Kurdish politician in Turkey (born 1975)

Sebahat Tuncel (born 5 July 1975) is a Turkish politician of Kurdish origin, women's rights advocate, former nurse and member of the Parliament in Turkey. She was elected a member of parliament while being in prison.

== Early life and education ==
She was born in Yazıhan and studied cartography and land surveying in Mersin University, before beginning her political career through the Women's Branch of the People's Democracy Party (HADEP) in 1998. After she was involved in the foundation of the Democratic Society Party (DTP), she became the spokesperson of its women's assembly. Subsequently, she was the vice co-chairperson and Istanbul deputy of the DTP, She has also worked with international organizations such as United Nations Development Programme (UNDP) and Amnesty International (AI).

== Political career ==
She was arrested on 5 November 2006 for alleged membership in the PKK. But after she ran as an independent candidate within the Thousand Hopes alliance for the parliamentary elections from prison and after winning a seat in Istanbul with 93,000 votes, she was released from custody in July 2007. She was elected to the Grand National Assembly of Turkey from prison to the surprise of many. In the parliamentary election of 2011, she was an independent candidate to parliament supported by the Labor, Democracy and Freedom Block, and was elected as an MP for Istanbul's first electoral district. After her election she led a movement which criticized the fact that Hatip Dicle was not allowed to assume his seat in parliament even though he was elected. In 2013 she was elected co-chair of the HDP together with Ertuğrul Kürkçü. In May 2016 she was elected co-chair of the Democratic Regions Party (DBP) together with Kamuran Yüksek. As by September 2016 several mayors of the DBP were removed, the DBP co-chair Tunnel invited the mayors to work on for the people from the parties buildings instead of the municipalities.

== Political views ==
She demands a further improvements for the cultural rights of the Kurdish population in Turkey and accused the AKP and the Kemalist Republican People's Party of stalling negotiations on the matter.
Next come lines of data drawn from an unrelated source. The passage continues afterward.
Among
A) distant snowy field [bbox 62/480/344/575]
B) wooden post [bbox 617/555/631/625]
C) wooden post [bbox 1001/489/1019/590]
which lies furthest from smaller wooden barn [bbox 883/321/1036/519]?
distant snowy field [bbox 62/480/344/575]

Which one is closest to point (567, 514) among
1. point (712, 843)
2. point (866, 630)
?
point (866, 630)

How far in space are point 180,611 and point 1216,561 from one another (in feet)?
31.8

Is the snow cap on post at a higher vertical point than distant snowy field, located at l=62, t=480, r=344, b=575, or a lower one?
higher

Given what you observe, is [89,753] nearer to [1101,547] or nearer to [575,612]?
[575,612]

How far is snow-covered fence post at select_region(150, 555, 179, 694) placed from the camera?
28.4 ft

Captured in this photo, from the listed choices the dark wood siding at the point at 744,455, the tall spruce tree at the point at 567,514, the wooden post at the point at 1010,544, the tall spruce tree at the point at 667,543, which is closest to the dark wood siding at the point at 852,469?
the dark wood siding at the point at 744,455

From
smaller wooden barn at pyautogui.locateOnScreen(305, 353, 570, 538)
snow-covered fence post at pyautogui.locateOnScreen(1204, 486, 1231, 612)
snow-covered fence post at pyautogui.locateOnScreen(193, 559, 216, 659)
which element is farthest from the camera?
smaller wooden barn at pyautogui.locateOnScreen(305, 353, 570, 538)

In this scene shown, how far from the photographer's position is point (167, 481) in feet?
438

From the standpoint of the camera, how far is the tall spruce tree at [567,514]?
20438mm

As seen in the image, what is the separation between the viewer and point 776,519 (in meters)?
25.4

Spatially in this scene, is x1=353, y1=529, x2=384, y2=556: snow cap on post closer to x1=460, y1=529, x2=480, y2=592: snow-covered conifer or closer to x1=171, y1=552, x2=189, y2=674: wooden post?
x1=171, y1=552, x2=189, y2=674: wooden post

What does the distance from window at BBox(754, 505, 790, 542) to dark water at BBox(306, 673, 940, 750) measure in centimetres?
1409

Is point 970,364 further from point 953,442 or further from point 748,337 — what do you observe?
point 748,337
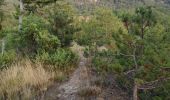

=== Recognition of Armenian genocide ===
Sebahat Tuncel has made a number of statements for Turkey to recognize the Armenian genocide. In November 2014, she presented the Armenian Genocide Recognition Bill in the Turkish parliament, urging the Turkish President Recep Tayyip Erdoğan to publicly apologize for the Armenian Genocide.

== Prosecution and imprisonment ==
On 4 October 2016 she was taken into custody and arrested in November 2016. According to the International Law Bureau the prosecution demanded 130 years of imprisonment for terror related charges due to her membership in the legal party DTP and 16 statements and speeches she made during meetings and press conferences she held before meetings of the DBP. On 5 January 2018 she was sentenced to 2 years and three months in prison. In January 2019 she joined and ongoing hunger strike of Leyla Güven demanding the end of the isolation of Abdullah Öcalan. In February 2019, while still in hunger strike, she was sentenced to 15 years in prison for being a member of a terrorist organization and making propaganda for a terrorist organization. In October 2020, she was included into investigations into the Kobanî protests of 2014.

In September 2020, another sentence under the controversial Article 299 of Turkey's penal code over 11 months followed for insulting the Turkish president Recep Tayyip Erdoğan. The sentence was given for calling Erdoğan an "enemy of women" in a speech in 2016. She had made this statement after two controversial statements of Erdoğan where in 2014 he had publicly said "women are not equal to men" and in 2016 he said "women who reject motherhood are deficient and incomplete". On 17 March 2021, the state prosecutor Bekir Şahin demanded for Tuncel and 686 other HDP politicians a five-year ban to engage in politics together with a closure of the HDP due to the parties alleged organizational unity with the PKK. She was released on 16 May 2024.